The Montgomery County Council will likely approve the first formal White Flint advisory committee next week after a resolution was introduced at Council today.
The White Flint Downtown Advisory Committee is an important step in the evolution of North Bethesda in two ways. First, the committee would make recommendations and communicate issues about the rapid development of the area to the County Executive, County Council and County government agencies.
Second, it would be charged with forming a White Flint Urban Partnership, similar to the Bethesda Urban Partnership or a Business Improvement District, by September 2017. The Urban Partnership would be a county-funded nonprofit responsible for running special events, marketing the area, picking up trash and providing other various maintenance services.
The committee, as proposed by County Executive Isiah Leggett (D), would be made up of 14 members, 11 who would be able to vote. Residents, business owners, property owners, Greater Bethesda-Chevy Chase Chamber of Commerce representatives and some one from the County Executive’s office, the County Council and the North Bethesda Transportation Management District would be in the group.

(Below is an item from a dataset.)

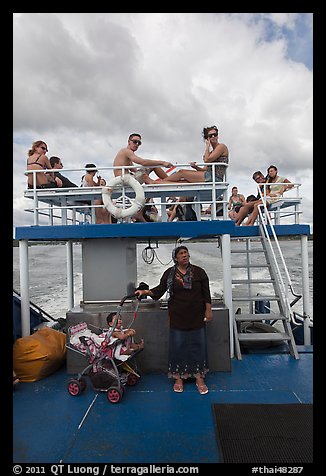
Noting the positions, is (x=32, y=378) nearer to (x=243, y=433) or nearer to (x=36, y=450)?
(x=36, y=450)

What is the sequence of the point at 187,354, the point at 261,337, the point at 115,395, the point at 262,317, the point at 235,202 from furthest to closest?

Advisory committees or boards issue recommendations typically in the form of a letter after being briefed on development, traffic or infrastructure issues.
Those letters carry weight with policy makers as the areas served by the committees are not municipalities and rely on County government for improvement.
Managing development should be a constant topic for the group. Over the next 25 years, the multiple new developments approved in the 2010 White Flint Sector Plan will bring more than 14,000 housing units and 13 million square feet in commercial space to both sides of Rockville Pike.
Developers are in the early stages of work on a 280,000-square-foot retail and residential area with a 320-room Westin Hotel and suspension bridge over the White Flint Metro station platform just east of Rockville Pike.
Across the street, construction on the first phase of the Pike & Rose development at Mid-Pike Plaza is underway. That project is expected to bring 3.4 million square feet of mixed-use development by 2014.
South of Nicholson Lane, North Bethesda Market and its 24-story tower (the tallest building in Montgomery County) has sprouted. There are plans for another phase of the development and an even taller tower.
Then, there are the plans to turn White Flint mall into 45 acres of similar mixed-use development.